Recorded data:
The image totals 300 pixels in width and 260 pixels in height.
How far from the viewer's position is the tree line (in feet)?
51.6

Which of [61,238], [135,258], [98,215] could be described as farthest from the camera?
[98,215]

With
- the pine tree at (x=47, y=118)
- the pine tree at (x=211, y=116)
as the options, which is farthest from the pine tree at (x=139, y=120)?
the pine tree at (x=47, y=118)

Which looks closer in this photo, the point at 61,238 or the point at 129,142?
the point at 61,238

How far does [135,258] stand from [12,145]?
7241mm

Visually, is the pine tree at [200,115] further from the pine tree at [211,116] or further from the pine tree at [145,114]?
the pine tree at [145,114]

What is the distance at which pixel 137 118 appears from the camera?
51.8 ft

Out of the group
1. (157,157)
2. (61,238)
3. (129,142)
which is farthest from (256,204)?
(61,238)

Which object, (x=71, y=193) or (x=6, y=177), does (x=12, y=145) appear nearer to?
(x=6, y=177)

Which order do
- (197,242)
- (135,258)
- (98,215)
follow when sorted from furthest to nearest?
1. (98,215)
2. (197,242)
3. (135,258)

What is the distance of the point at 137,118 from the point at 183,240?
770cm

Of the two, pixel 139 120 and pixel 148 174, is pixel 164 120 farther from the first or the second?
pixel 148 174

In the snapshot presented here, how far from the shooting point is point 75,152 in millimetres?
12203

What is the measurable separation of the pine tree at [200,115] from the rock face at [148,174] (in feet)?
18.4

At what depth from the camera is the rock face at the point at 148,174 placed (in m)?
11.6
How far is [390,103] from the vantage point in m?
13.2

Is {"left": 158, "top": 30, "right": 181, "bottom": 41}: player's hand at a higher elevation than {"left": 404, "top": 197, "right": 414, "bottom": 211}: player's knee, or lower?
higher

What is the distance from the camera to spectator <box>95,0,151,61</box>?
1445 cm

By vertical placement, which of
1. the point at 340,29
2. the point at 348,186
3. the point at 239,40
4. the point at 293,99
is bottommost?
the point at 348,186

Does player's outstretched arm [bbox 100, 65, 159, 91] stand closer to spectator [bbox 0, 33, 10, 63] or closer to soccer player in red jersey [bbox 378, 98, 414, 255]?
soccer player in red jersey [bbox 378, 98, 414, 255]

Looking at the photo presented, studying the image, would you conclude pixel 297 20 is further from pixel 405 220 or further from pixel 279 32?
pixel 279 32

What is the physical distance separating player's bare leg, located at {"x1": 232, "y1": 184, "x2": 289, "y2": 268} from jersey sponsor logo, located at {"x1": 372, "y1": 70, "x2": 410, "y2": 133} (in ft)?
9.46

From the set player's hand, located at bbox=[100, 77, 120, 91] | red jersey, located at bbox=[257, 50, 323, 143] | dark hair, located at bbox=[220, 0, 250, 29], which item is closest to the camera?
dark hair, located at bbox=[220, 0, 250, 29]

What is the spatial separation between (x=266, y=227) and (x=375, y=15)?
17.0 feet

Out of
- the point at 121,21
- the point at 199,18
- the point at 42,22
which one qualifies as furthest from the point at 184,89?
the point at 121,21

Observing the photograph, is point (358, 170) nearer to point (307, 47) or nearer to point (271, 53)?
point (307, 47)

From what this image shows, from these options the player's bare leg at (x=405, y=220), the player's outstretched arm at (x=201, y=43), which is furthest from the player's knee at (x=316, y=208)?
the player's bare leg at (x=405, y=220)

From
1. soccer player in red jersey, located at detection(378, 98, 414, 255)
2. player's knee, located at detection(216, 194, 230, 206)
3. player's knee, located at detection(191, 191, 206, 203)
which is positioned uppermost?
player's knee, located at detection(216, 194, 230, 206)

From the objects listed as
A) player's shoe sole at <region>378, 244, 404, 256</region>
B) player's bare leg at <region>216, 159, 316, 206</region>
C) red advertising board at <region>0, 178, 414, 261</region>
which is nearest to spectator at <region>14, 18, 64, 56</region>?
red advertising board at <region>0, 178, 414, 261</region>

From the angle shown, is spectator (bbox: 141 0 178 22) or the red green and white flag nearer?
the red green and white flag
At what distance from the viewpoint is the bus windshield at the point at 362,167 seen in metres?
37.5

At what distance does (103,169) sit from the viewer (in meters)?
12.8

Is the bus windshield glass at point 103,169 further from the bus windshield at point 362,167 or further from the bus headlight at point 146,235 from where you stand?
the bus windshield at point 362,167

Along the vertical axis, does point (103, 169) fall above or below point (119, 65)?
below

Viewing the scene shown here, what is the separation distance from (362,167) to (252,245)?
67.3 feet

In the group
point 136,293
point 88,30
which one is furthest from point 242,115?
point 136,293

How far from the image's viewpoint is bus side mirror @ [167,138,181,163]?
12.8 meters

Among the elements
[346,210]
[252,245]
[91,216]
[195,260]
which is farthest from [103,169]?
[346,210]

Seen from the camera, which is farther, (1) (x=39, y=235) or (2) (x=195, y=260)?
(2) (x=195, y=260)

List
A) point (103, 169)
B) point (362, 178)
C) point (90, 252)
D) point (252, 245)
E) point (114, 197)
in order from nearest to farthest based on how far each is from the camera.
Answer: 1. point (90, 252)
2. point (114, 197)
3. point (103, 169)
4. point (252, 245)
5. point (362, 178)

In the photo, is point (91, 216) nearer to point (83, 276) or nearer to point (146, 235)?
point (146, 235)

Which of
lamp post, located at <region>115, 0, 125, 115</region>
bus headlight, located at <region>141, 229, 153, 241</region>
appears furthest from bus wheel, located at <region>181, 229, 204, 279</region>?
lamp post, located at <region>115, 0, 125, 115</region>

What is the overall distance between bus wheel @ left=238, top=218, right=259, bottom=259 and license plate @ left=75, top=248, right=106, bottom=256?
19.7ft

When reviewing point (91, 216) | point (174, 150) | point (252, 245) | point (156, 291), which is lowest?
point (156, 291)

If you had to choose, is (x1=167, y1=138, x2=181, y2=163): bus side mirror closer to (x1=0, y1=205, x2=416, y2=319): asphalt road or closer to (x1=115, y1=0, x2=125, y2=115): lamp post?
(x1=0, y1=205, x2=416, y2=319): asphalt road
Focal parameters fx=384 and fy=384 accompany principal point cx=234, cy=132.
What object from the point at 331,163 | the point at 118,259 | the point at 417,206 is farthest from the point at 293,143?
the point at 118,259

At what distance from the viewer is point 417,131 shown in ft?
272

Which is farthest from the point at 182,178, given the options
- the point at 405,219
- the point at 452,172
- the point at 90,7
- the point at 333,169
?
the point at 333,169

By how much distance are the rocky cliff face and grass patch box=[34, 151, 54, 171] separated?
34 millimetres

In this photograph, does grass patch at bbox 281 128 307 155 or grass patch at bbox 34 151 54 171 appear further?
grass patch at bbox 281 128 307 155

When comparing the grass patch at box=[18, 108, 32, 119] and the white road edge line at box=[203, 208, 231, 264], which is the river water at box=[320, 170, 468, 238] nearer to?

Given problem: Rewrite all of the records above with every instance of "from the camera" replaced by "from the lens", leaving everything else unchanged.

Completed exercise:
The image totals 300 pixels in width and 260 pixels in height.
How far from the viewer's position is the tree line (in feet)?
51.6

Which of [61,238], [135,258], [98,215] could be described as farthest from the lens?
[98,215]

With
- the pine tree at (x=47, y=118)
- the pine tree at (x=211, y=116)
as the options, which is farthest from the pine tree at (x=139, y=120)?
the pine tree at (x=47, y=118)

Which looks closer in this photo, the point at 61,238 or the point at 129,142?
the point at 61,238

How far does [135,258] stand from [12,145]?
7241mm

Visually, is the pine tree at [200,115] further from the pine tree at [211,116] or further from the pine tree at [145,114]?
the pine tree at [145,114]

What is the distance at which pixel 137 118 appears from the lens?
51.8 ft

Out of the group
1. (157,157)
2. (61,238)
3. (129,142)
which is farthest from (256,204)?
(61,238)

Which object, (x=71, y=193) or (x=6, y=177), does (x=12, y=145) appear nearer to?
(x=6, y=177)

Which order do
- (197,242)
- (135,258)
- (98,215)
follow when sorted from furthest to nearest?
1. (98,215)
2. (197,242)
3. (135,258)

What is the distance of the point at 137,118 from the point at 183,240?
770cm

Of the two, pixel 139 120 and pixel 148 174, is pixel 164 120 farther from the first or the second?
pixel 148 174

In the snapshot presented here, how far from the shooting point is point 75,152 in millimetres?
12203

What is the measurable separation of the pine tree at [200,115] from the rock face at [148,174] (in feet)?
18.4

At what depth from the lens is the rock face at the point at 148,174 placed (in m)?
11.6
How far is [390,103] from the vantage point in m?
13.2

Is {"left": 158, "top": 30, "right": 181, "bottom": 41}: player's hand at a higher elevation than {"left": 404, "top": 197, "right": 414, "bottom": 211}: player's knee, or lower?
higher

What is the distance from the lens to spectator <box>95,0,151,61</box>?
1445 cm

By vertical placement, which of
1. the point at 340,29
2. the point at 348,186
3. the point at 239,40
4. the point at 293,99
is bottommost?
the point at 348,186

Does player's outstretched arm [bbox 100, 65, 159, 91] stand closer to spectator [bbox 0, 33, 10, 63] or closer to soccer player in red jersey [bbox 378, 98, 414, 255]?
soccer player in red jersey [bbox 378, 98, 414, 255]

Looking at the photo presented, studying the image, would you conclude pixel 297 20 is further from pixel 405 220 or further from pixel 279 32?
pixel 279 32

What is the physical distance separating player's bare leg, located at {"x1": 232, "y1": 184, "x2": 289, "y2": 268} from jersey sponsor logo, located at {"x1": 372, "y1": 70, "x2": 410, "y2": 133} (in ft)?
9.46

From the set player's hand, located at bbox=[100, 77, 120, 91] | red jersey, located at bbox=[257, 50, 323, 143] | dark hair, located at bbox=[220, 0, 250, 29], which item is closest to the camera?
dark hair, located at bbox=[220, 0, 250, 29]

What is the spatial separation between (x=266, y=227) and (x=375, y=15)?
17.0 feet

Out of
- the point at 121,21
- the point at 199,18
- the point at 42,22
which one qualifies as furthest from the point at 184,89?
the point at 121,21

Observing the photograph, is point (358, 170) nearer to point (307, 47) or nearer to point (271, 53)?
point (307, 47)

From what this image shows, from these options the player's bare leg at (x=405, y=220), the player's outstretched arm at (x=201, y=43), which is furthest from the player's knee at (x=316, y=208)?
the player's bare leg at (x=405, y=220)

From
1. soccer player in red jersey, located at detection(378, 98, 414, 255)
2. player's knee, located at detection(216, 194, 230, 206)
3. player's knee, located at detection(191, 191, 206, 203)
which is positioned uppermost?
player's knee, located at detection(216, 194, 230, 206)

From the objects listed as
A) player's shoe sole at <region>378, 244, 404, 256</region>
B) player's bare leg at <region>216, 159, 316, 206</region>
C) red advertising board at <region>0, 178, 414, 261</region>
which is nearest to spectator at <region>14, 18, 64, 56</region>?
red advertising board at <region>0, 178, 414, 261</region>

From the angle shown, is spectator (bbox: 141 0 178 22) or the red green and white flag nearer?
the red green and white flag
At what distance from the viewpoint is the bus windshield at the point at 362,167 seen in metres?
37.5

At what distance does (103,169) sit from the viewer (in meters)?
12.8

Is the bus windshield glass at point 103,169 further from the bus windshield at point 362,167 or further from the bus headlight at point 146,235 from where you stand?
the bus windshield at point 362,167

Along the vertical axis, does point (103, 169) fall above or below point (119, 65)?
below

Viewing the scene shown here, what is the separation distance from (362,167) to (252,245)?
67.3 feet

In the group
point 136,293
point 88,30
which one is furthest from point 242,115?
point 136,293

How far from the image's viewpoint is bus side mirror @ [167,138,181,163]?
12.8 meters

Among the elements
[346,210]
[252,245]
[91,216]
[195,260]
which is farthest from [103,169]?
[346,210]

Seen from the lens, which is farther, (1) (x=39, y=235) or (2) (x=195, y=260)?
(2) (x=195, y=260)

List
A) point (103, 169)
B) point (362, 178)
C) point (90, 252)
D) point (252, 245)
E) point (114, 197)
in order from nearest to farthest based on how far each is from the lens.
Answer: 1. point (90, 252)
2. point (114, 197)
3. point (103, 169)
4. point (252, 245)
5. point (362, 178)

In the photo, is point (91, 216) nearer to point (83, 276) or nearer to point (146, 235)?
point (146, 235)

Which of
lamp post, located at <region>115, 0, 125, 115</region>
bus headlight, located at <region>141, 229, 153, 241</region>
appears furthest from bus wheel, located at <region>181, 229, 204, 279</region>?
lamp post, located at <region>115, 0, 125, 115</region>

What is the overall distance between bus wheel @ left=238, top=218, right=259, bottom=259 and license plate @ left=75, top=248, right=106, bottom=256?
19.7ft

When reviewing point (91, 216) | point (174, 150) | point (252, 245) | point (156, 291), which is lowest?
point (156, 291)

If you had to choose, is (x1=167, y1=138, x2=181, y2=163): bus side mirror closer to (x1=0, y1=205, x2=416, y2=319): asphalt road or closer to (x1=115, y1=0, x2=125, y2=115): lamp post?
(x1=0, y1=205, x2=416, y2=319): asphalt road
Focal parameters fx=384 and fy=384 accompany principal point cx=234, cy=132.
What object from the point at 331,163 | the point at 118,259 | the point at 417,206 is farthest from the point at 293,143?
the point at 118,259

At what distance from the viewer is point 417,131 shown in ft?
272

Which is farthest from the point at 182,178, given the options
- the point at 405,219
- the point at 452,172
- the point at 90,7
- the point at 333,169
?
the point at 333,169

By how much distance are the rocky cliff face and grass patch box=[34, 151, 54, 171] separated?
34 millimetres

In this photograph, does grass patch at bbox 281 128 307 155 or grass patch at bbox 34 151 54 171 appear further?
grass patch at bbox 281 128 307 155

When comparing the grass patch at box=[18, 108, 32, 119] and the white road edge line at box=[203, 208, 231, 264], which is the river water at box=[320, 170, 468, 238] nearer to?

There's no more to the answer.